Selain itu, ada pula yang mengatakan bahwa Rajab berarti ‘melepaskan mata pisau dari tombak’ sebagai simbol berhentinya perang.
{8} Sya’ban
Kata Sya’ban berasal dari kata Syi’b yang berarti ‘kelompok’. Dinamakan demikian karena ketika masuk bulan Sya’ban, orang-orang Arab kembali ke kelompok (suku) mereka masing-masing, untuk berperang setelah sebelumnya di bulan Rajab mereka hanya tinggal di rumah masing-masing karena dilarang berperang.
Di bulan Sya’ban ini merupakan bulan turunnya ayat anjuran bershalawat kepada Nabi Muhaamad SAW.
{9} Ramadhan
Nama bulan Ramadhan berasal dari kata Ramadh yang berarti ‘panas yang menyengat’ atau membakar.
Dinamakan demikian karena sinar Matahari pada bulan ini jauh lebih menyengat dibanding bulan-bulan lain. Panas yang dihasilkannya lebih tinggi dibanding yang lain.
{10} Syawal
Bangsa Arab mengenal jenis burung an-Nauq, yang pada saat hamil di bulan Syawal dan mengangkat sayap serta ekornya, maka terlihat badannya kurus.
Mengangkat sayap atau ekor disebut Syaala yang merupakan asal kata dari nama bulan Syawal.
{11} Dzulqa’dah
Nama bulan Dzulqa’dah terambil dari kata Qa’ada yang berarti ‘duduk atau istirahat tidak beraktivitas’.
Dalam bulan ini orang-orang Arab tinggal di rumah karena beristirahat dari berperang guna menyambut bulan haji, yaitu Dzul-hijjah. Dalam bulan Dzulqa’dah mereka juga diharamkan berperang.
{12} Dzulhijjah
Bulan ini adalah bulannya orang-orang yang berhaji ke Baitullah di Makkah. Sebelum Islam datang, bangsa Arab sudah mempunyai kebiasaan pergi haji dan melakukan tawaf di Ka’bah.
Empat Bulan Haram
Dalam kalender Islam atau Hijriah terdapat bulan Haram, yaitu Muharram, Rajab, Dzulqa’dah, dan Dzulhijjah.
Keempat bulan Haram ini dikenal dengan istilah “Al-Hurum” yang berarti bulan yang disucikan.
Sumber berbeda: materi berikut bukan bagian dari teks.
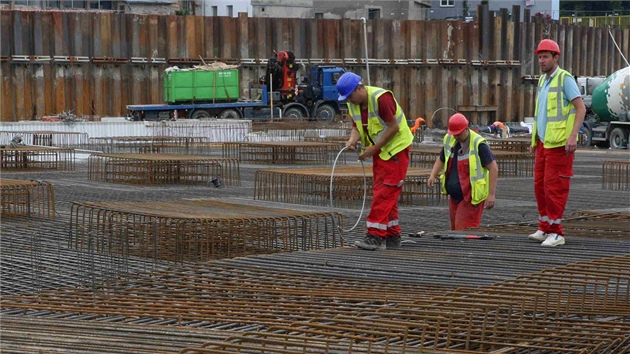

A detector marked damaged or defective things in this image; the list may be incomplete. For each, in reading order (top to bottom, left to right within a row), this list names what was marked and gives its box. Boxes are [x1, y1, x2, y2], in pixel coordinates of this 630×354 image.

rusty metal wall [0, 6, 628, 126]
Allah memuliakan keempat bulan Haram ini, sebagaimana firman-Nya:
“Sesungguhnya bilangan bulan pada sisi Allah adalah dua belas bulan dalam ketetapan Allah Ta’ala. Di waktu Dia menciptakan langit dan bumi, di antaranya ada empat yang Haram (yang disucikan), itulah ketetapan agama yang lurus, maka janganlah kamu menganiaya diri kamu dalam bulan yang empat itu.” (QS At-Taubah [9]: 36). (M. Ruslan)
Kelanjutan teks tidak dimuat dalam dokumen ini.